** GOAL **
The lines to transcribe begin with the one containing "Which of the" and end with the last line below; reproduce them exactly, without the pictures.

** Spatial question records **

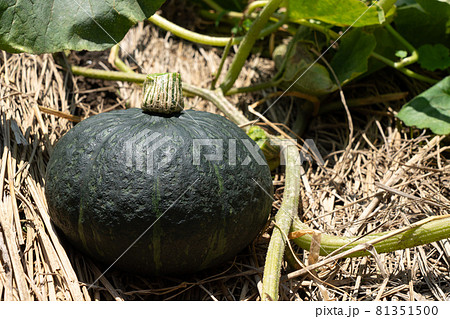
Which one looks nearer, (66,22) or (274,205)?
(66,22)

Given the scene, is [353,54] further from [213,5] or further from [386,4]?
[213,5]

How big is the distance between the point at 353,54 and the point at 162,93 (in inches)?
49.3

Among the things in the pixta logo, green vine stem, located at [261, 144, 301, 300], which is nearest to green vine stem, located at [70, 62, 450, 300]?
green vine stem, located at [261, 144, 301, 300]

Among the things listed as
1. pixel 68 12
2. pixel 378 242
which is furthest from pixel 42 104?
pixel 378 242

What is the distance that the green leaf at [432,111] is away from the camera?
88.7 inches

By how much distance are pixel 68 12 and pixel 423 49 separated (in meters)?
1.89

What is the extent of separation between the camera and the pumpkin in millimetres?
1555

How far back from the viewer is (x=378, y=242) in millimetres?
1653

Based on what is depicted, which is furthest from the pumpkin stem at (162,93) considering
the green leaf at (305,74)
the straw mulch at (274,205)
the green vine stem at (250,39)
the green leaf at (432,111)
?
the green leaf at (432,111)

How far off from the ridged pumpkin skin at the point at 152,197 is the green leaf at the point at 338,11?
0.96m

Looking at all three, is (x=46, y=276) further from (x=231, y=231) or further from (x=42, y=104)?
(x=42, y=104)

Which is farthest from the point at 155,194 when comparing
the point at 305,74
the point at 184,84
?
the point at 305,74

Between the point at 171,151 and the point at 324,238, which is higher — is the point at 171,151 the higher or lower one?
the higher one

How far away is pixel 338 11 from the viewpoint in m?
2.24
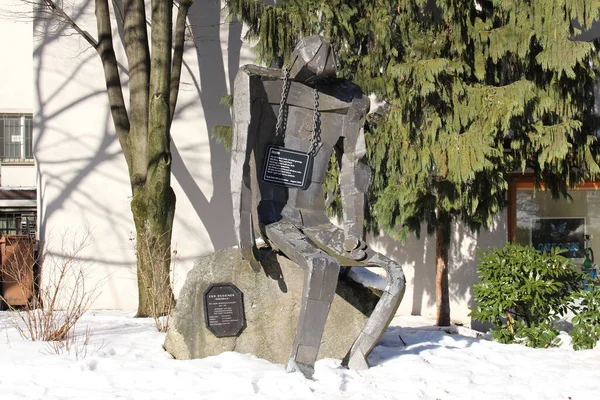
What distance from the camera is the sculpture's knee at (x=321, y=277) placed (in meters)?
5.61

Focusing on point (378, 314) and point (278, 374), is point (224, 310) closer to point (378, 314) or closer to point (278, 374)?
point (278, 374)

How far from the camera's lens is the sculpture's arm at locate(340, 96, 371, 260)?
246 inches

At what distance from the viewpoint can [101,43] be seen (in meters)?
10.6

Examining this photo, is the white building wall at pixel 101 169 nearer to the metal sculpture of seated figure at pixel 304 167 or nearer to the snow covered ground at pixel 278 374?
the snow covered ground at pixel 278 374

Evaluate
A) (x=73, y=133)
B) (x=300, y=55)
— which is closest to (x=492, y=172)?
(x=300, y=55)

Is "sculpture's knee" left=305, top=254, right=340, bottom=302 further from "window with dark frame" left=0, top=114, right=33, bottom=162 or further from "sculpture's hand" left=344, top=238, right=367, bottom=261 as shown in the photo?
"window with dark frame" left=0, top=114, right=33, bottom=162

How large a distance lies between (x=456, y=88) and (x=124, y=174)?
557cm

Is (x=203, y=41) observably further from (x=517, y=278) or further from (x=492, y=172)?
(x=517, y=278)

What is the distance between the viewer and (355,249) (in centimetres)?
596

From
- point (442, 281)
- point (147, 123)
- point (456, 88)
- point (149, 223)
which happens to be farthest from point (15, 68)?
point (456, 88)

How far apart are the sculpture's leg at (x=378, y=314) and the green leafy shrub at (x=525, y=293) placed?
275cm

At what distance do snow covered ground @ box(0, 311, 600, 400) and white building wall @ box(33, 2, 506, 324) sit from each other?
4.84 meters

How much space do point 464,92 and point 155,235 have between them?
425cm

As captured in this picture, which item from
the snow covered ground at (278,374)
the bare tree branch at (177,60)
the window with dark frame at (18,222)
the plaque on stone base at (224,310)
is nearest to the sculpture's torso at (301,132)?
the plaque on stone base at (224,310)
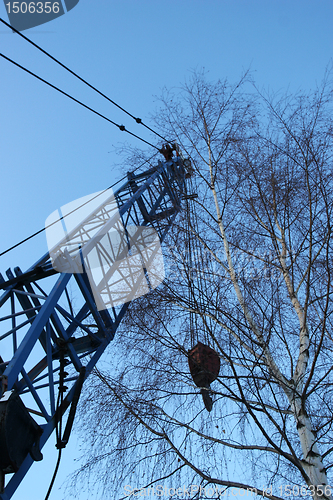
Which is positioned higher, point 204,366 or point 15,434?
point 15,434

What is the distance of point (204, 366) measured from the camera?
3848 millimetres

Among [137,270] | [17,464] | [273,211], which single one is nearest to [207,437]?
[17,464]

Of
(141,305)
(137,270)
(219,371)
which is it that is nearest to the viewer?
(219,371)

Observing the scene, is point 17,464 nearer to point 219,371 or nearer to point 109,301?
point 219,371

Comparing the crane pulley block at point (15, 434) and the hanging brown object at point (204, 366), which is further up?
the crane pulley block at point (15, 434)

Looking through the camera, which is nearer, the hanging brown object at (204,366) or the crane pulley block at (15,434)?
the crane pulley block at (15,434)

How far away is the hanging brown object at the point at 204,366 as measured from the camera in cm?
389

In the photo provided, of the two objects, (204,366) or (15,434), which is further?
(204,366)

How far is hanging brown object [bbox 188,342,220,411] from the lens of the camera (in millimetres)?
3887

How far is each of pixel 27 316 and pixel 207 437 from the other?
8.65ft

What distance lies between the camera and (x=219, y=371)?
4188mm

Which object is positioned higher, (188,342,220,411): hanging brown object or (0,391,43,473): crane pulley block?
(0,391,43,473): crane pulley block

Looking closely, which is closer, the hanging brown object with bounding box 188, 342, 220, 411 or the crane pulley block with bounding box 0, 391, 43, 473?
the crane pulley block with bounding box 0, 391, 43, 473

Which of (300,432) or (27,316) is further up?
(27,316)
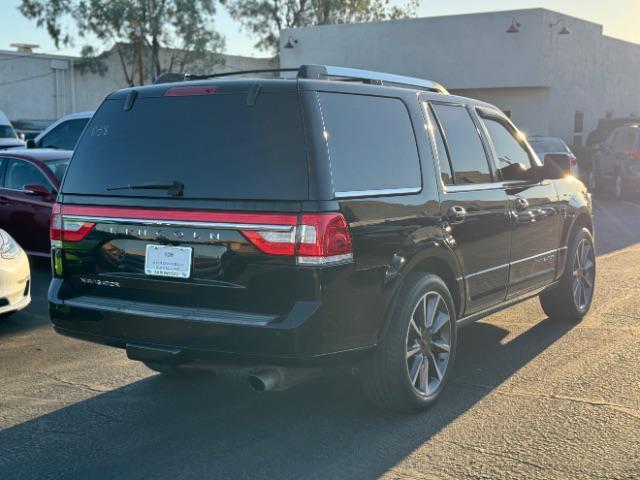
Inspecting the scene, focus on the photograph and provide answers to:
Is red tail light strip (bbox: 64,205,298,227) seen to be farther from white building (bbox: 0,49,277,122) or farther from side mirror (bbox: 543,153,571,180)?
white building (bbox: 0,49,277,122)

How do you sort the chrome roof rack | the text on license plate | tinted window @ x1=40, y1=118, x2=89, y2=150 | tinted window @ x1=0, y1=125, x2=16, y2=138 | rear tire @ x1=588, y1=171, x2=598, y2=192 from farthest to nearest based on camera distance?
rear tire @ x1=588, y1=171, x2=598, y2=192
tinted window @ x1=0, y1=125, x2=16, y2=138
tinted window @ x1=40, y1=118, x2=89, y2=150
the chrome roof rack
the text on license plate

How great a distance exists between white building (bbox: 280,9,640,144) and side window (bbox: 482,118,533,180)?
2286 centimetres

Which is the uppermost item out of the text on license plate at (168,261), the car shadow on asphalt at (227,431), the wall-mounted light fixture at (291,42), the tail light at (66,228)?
the wall-mounted light fixture at (291,42)

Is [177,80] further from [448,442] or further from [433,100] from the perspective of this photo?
[448,442]

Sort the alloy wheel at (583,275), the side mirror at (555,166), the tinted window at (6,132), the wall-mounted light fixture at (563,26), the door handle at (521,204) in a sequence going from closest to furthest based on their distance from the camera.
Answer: the door handle at (521,204) < the side mirror at (555,166) < the alloy wheel at (583,275) < the tinted window at (6,132) < the wall-mounted light fixture at (563,26)

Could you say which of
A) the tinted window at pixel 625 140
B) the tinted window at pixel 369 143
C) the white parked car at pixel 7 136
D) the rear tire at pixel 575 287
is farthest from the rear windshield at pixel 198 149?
the tinted window at pixel 625 140

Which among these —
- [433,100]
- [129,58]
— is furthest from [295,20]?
[433,100]

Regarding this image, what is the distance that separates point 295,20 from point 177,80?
48346 mm

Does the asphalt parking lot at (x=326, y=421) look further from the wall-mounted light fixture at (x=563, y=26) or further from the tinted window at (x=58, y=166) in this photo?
the wall-mounted light fixture at (x=563, y=26)

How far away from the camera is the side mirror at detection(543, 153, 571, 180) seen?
6.71m

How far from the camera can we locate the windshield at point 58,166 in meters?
10.3

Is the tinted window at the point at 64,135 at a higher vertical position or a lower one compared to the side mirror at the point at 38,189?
higher

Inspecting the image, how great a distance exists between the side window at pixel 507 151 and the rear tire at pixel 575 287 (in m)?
1.05

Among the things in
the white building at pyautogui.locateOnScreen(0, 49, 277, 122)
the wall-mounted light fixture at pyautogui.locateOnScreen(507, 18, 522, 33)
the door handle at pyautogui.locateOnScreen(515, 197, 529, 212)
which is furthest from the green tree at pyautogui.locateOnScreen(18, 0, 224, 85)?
the door handle at pyautogui.locateOnScreen(515, 197, 529, 212)
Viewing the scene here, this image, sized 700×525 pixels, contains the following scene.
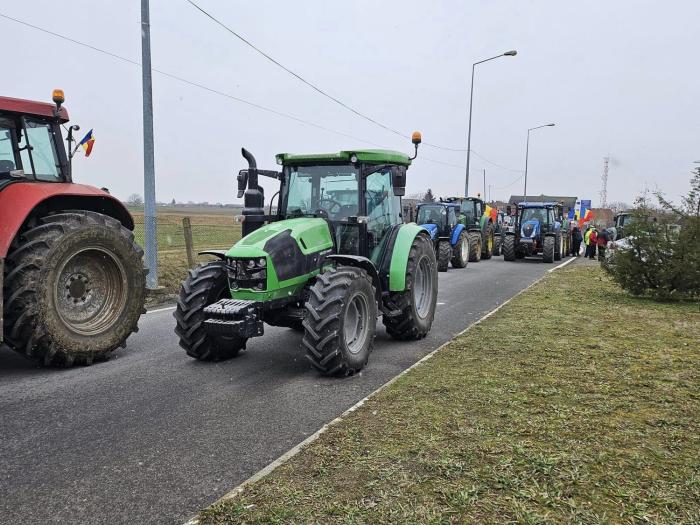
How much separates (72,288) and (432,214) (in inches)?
581

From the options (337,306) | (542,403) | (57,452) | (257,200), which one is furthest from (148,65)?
(542,403)

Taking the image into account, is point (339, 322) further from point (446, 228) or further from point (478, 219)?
point (478, 219)

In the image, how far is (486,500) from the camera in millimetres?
3135

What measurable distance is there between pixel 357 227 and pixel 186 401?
2.82m

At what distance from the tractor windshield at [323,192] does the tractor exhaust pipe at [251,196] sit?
0.38 m

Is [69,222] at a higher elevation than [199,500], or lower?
higher

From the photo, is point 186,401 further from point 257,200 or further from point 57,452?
point 257,200

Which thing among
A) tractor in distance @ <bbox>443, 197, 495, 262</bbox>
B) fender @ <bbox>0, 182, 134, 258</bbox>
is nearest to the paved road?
fender @ <bbox>0, 182, 134, 258</bbox>

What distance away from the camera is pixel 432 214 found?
1952cm

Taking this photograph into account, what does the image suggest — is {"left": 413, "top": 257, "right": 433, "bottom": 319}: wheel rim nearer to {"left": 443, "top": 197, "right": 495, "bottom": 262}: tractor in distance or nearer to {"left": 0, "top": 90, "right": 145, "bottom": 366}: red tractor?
{"left": 0, "top": 90, "right": 145, "bottom": 366}: red tractor

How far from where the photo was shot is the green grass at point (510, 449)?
3.05 m

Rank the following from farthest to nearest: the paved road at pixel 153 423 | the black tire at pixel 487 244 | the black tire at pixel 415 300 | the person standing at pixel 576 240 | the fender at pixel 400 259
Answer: the person standing at pixel 576 240 < the black tire at pixel 487 244 < the black tire at pixel 415 300 < the fender at pixel 400 259 < the paved road at pixel 153 423

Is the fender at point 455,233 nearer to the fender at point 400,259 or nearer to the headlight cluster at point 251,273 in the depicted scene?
the fender at point 400,259

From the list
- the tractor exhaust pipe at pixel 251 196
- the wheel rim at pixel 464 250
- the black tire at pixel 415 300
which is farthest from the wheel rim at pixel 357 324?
the wheel rim at pixel 464 250
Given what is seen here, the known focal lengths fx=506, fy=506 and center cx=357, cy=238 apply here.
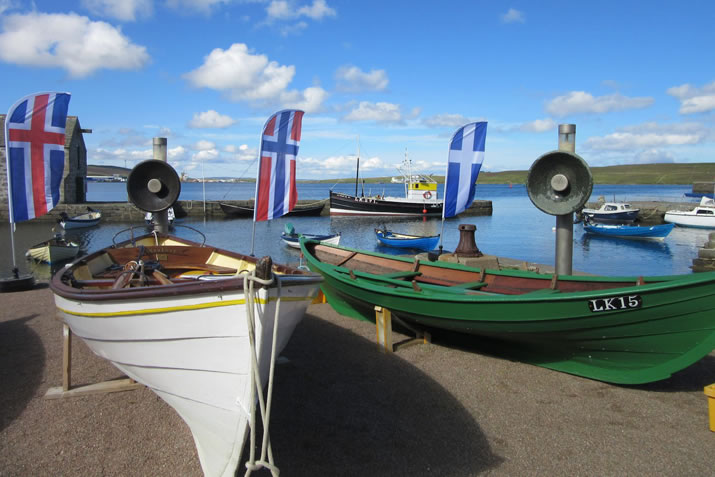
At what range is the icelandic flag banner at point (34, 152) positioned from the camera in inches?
389

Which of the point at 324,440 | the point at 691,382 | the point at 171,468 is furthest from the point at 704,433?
the point at 171,468

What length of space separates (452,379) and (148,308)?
3694mm

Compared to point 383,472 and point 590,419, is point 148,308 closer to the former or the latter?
point 383,472

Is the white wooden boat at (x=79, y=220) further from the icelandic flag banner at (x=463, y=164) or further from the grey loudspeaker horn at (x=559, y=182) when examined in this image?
the grey loudspeaker horn at (x=559, y=182)

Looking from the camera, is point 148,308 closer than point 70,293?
Yes

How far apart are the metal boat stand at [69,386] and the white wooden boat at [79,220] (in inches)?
1340

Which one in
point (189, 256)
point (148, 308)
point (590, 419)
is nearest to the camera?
point (148, 308)

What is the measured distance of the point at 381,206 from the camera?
164 feet

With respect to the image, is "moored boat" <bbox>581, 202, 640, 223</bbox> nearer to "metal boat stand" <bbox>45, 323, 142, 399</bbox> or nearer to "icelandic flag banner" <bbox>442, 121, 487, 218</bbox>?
"icelandic flag banner" <bbox>442, 121, 487, 218</bbox>

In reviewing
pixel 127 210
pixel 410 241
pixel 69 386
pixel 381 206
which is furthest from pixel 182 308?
pixel 381 206

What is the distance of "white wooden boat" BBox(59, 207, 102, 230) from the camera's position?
3562 centimetres

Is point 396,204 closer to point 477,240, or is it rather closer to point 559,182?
point 477,240

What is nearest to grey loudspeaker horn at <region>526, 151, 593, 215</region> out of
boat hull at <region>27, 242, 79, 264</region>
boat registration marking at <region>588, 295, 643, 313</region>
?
boat registration marking at <region>588, 295, 643, 313</region>

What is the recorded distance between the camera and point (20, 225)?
3847 cm
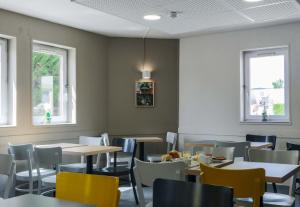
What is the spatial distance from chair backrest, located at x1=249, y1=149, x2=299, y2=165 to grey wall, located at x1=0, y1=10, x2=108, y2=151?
319 cm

** ANSWER **
Which of the point at 324,440 | the point at 691,382 | the point at 171,468 is furthest from the point at 704,433?
the point at 171,468

What length of space separates (452,379) and (148,308)?
3694mm

Compared to point 383,472 and point 590,419, is point 148,308 closer to the former or the latter?
point 383,472

Is the white wooden boat at (x=79, y=220) further from the icelandic flag banner at (x=463, y=164) or further from the grey loudspeaker horn at (x=559, y=182) when examined in this image?
the grey loudspeaker horn at (x=559, y=182)

Looking from the camera, is point 148,308 closer than point 70,293?
Yes

How far apart are the metal boat stand at [69,386] and the white wooden boat at [79,220] (in inches)?
1340

Which one in
point (189, 256)
point (148, 308)
point (590, 419)
is nearest to the camera?
point (148, 308)

What is the measured distance of the point at 381,206 from the camera?
164 feet

With respect to the image, is "moored boat" <bbox>581, 202, 640, 223</bbox> nearer to "metal boat stand" <bbox>45, 323, 142, 399</bbox> or nearer to "icelandic flag banner" <bbox>442, 121, 487, 218</bbox>?
"icelandic flag banner" <bbox>442, 121, 487, 218</bbox>

In reviewing
pixel 127 210
pixel 410 241
pixel 69 386
pixel 381 206
which is furthest from pixel 182 308?
pixel 381 206

What is the distance of "white wooden boat" BBox(59, 207, 102, 230) from the camera's position?
3562 centimetres

Is point 396,204 closer to point 477,240, or is it rather closer to point 559,182?
point 477,240

What is nearest to grey loudspeaker horn at <region>526, 151, 593, 215</region> out of
boat hull at <region>27, 242, 79, 264</region>
boat registration marking at <region>588, 295, 643, 313</region>
?
boat registration marking at <region>588, 295, 643, 313</region>

What is the recorded distance between the camera and point (20, 225)?
3847 cm
What is the spatial distance from chair backrest, located at x1=249, y1=149, x2=299, y2=165 to grey wall, located at x1=0, y1=10, x2=108, y2=151?
319 cm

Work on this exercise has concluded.